My Damascene conversion took place 40 years ago, when I listened to
borrowed LPs of Herbert von Karajan and the Berliner Philharmoniker in
Bruckner’s Eighth (Deutsche Grammophon). By turns fiery and eloquent that
must be one of the finest performances he ever committed to disc; praise
indeed from someone who never really warmed to the Karajan style. After
that came the classic Vienna/Karl Böhm Fourth (Decca), Daniel Barenboim’s
intermittently successful Chicago cycle (DG) and Günter Wand’s impassioned
BP recordings (Sony-RCA). Sergiu Celibidache’s legendary Munich set
(Warner) was a fairly recent discovery, as was Simone Young’s direct but
always illuminating Hamburg series for Oehms.

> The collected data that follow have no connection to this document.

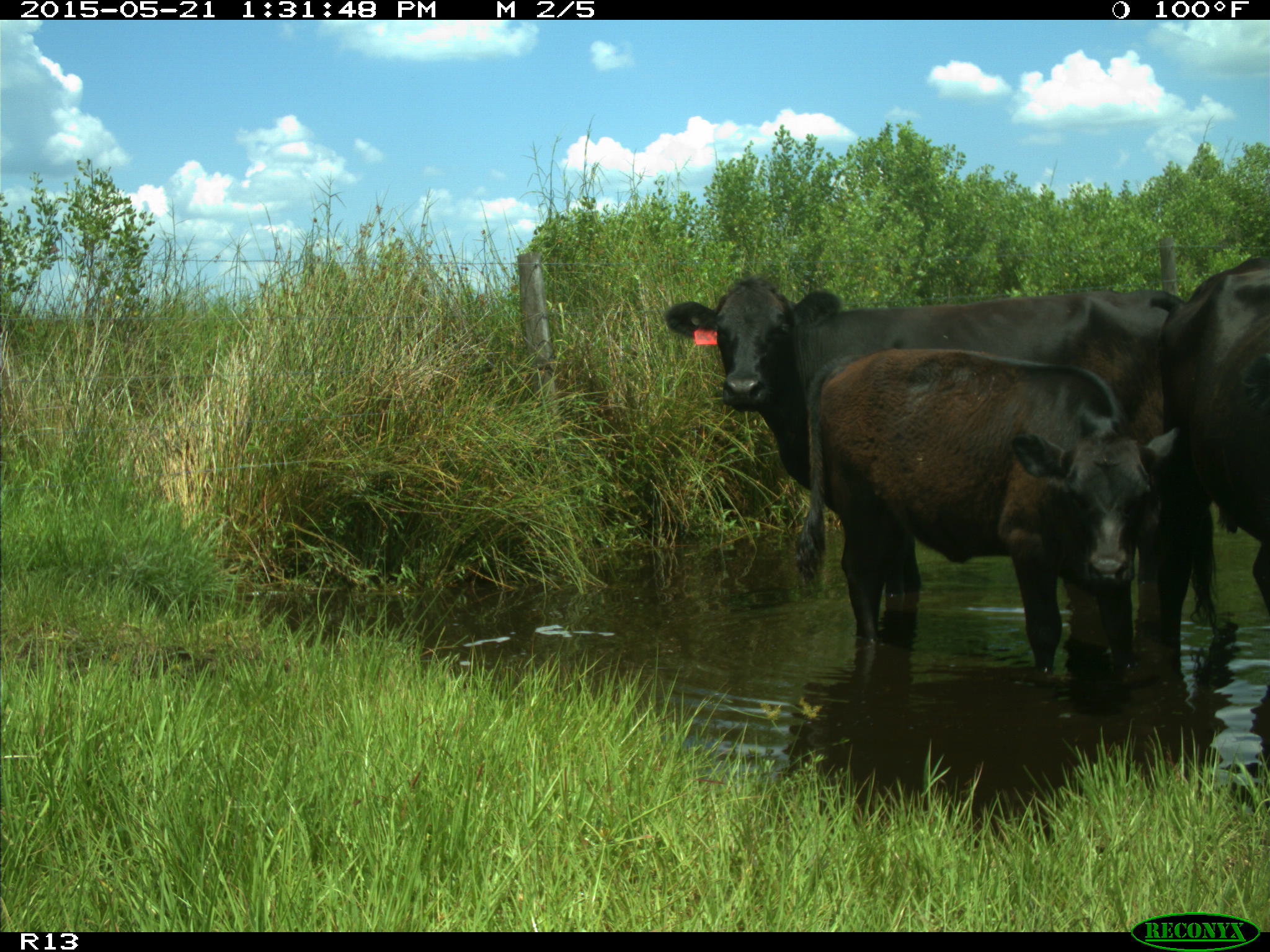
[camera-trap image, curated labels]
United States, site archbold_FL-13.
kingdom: Animalia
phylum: Chordata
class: Mammalia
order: Artiodactyla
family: Bovidae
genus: Bos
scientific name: Bos taurus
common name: domestic cow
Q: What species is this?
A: Bos taurus (domestic cow).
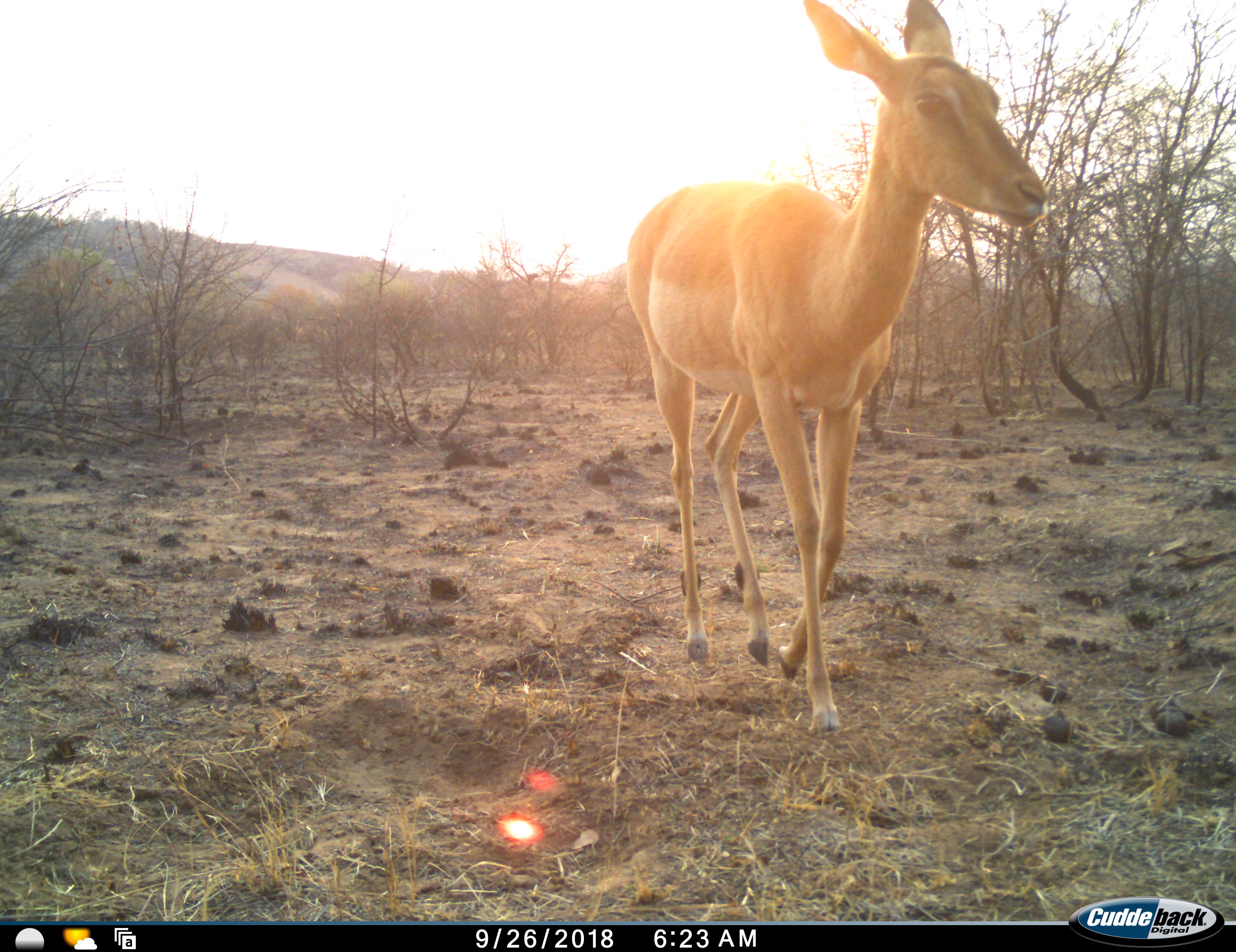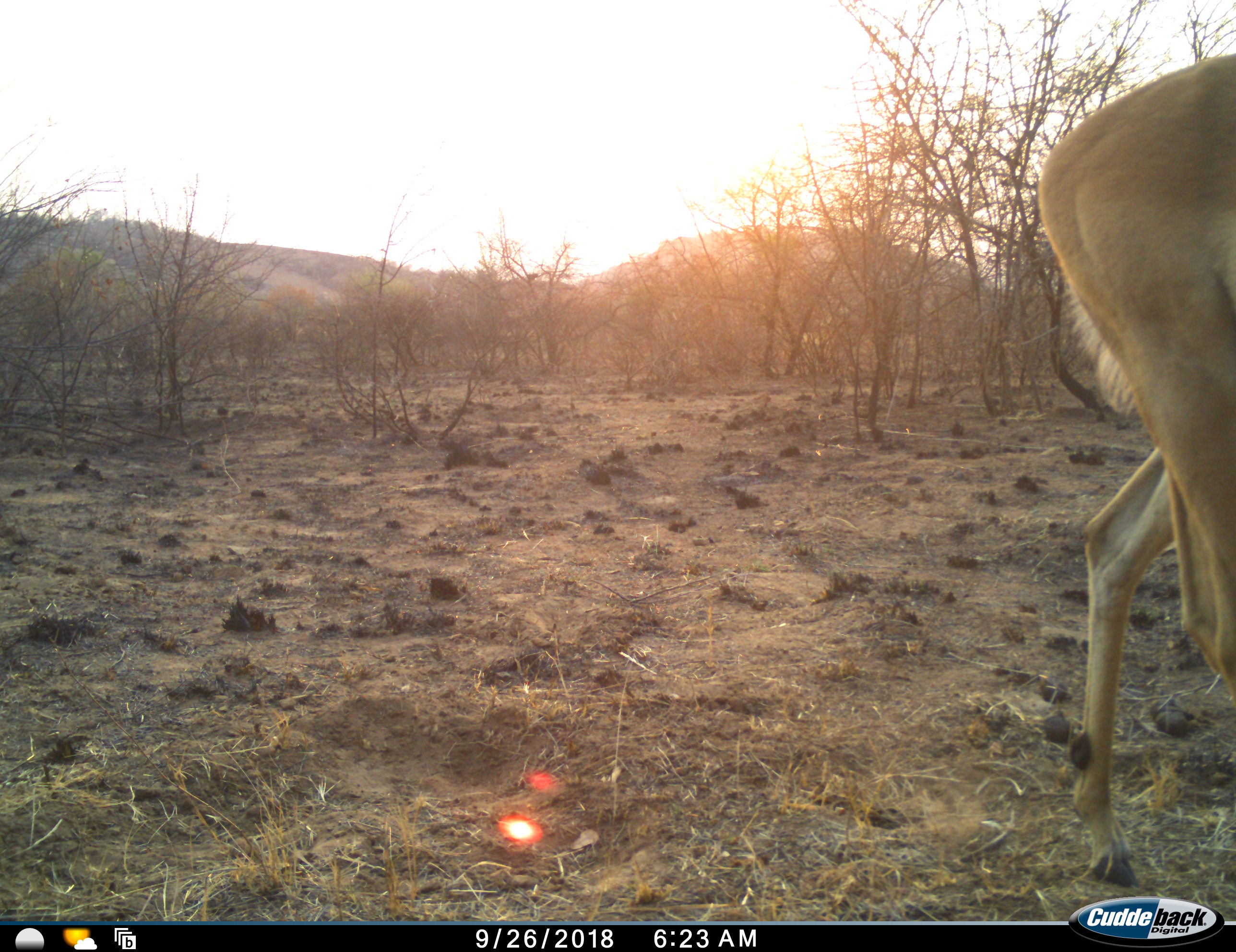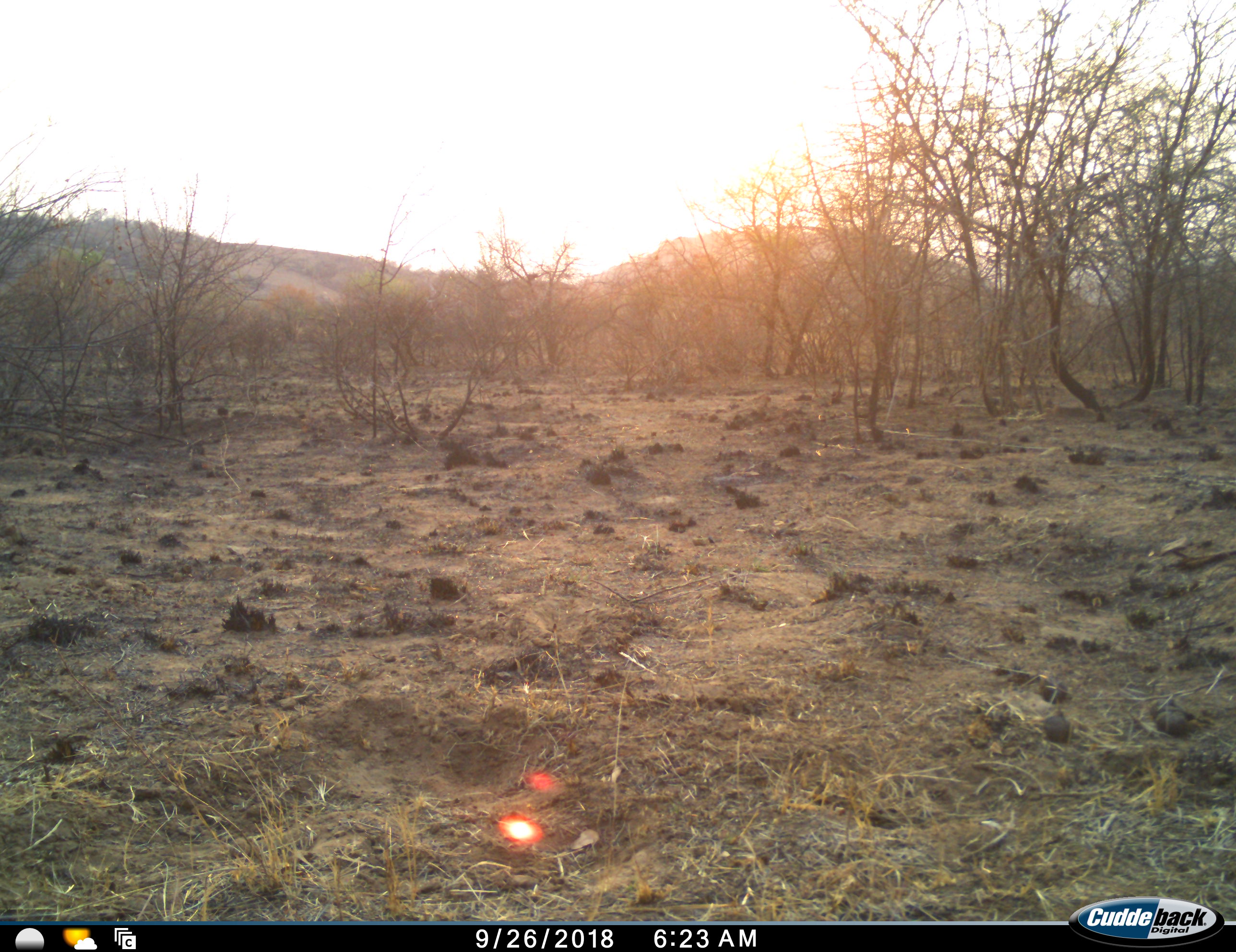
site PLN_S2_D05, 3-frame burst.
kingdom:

When it comes to the Seventh, though, my current go-to version is
Celibidache’s, recorded live with the BP in 1992; the Blu-ray was one of my
Recordings of the Year in 2012 (review). Celi clocks in at an astonishing 90 minutes – most performances last
around 70 – but the combination of the BP at their best and the conductor
at his most audacious makes for an overwhelming experience. This is also a
prime example of how a good, three-dimensional recording can aid one’s
perception of the music, notably in those mighty, ‘terraced’ tuttis.

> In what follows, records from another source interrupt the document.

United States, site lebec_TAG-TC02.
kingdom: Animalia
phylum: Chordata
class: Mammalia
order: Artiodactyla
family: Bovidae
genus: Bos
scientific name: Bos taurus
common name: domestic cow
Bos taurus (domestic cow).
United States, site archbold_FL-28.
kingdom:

Rather like Otto Klemperer’s equally expansive account of
– 100 minutes as opposed to the usual 80 – Celi’s Bruckner Seventh won’t
please everyone, but they both deserve to be heard. I’ve also
Donald Runnicles’ 2012 recording with the BBC Scottish Symphony, and while
there’s much to admire the playing isn’t as polished as I’d like; also,
there’s not enough of the weight and amplitude that I look for in these
symphonies. No such qualms about Young, whose taut, persuasively shaped
Seventh is one of the finest I‘ve heard in years. The SACD may have added
presence, but the 16-bit download – available from
– is still pretty impressive.
Celi is a one-off, a maverick, so Young is the obvious comparative here.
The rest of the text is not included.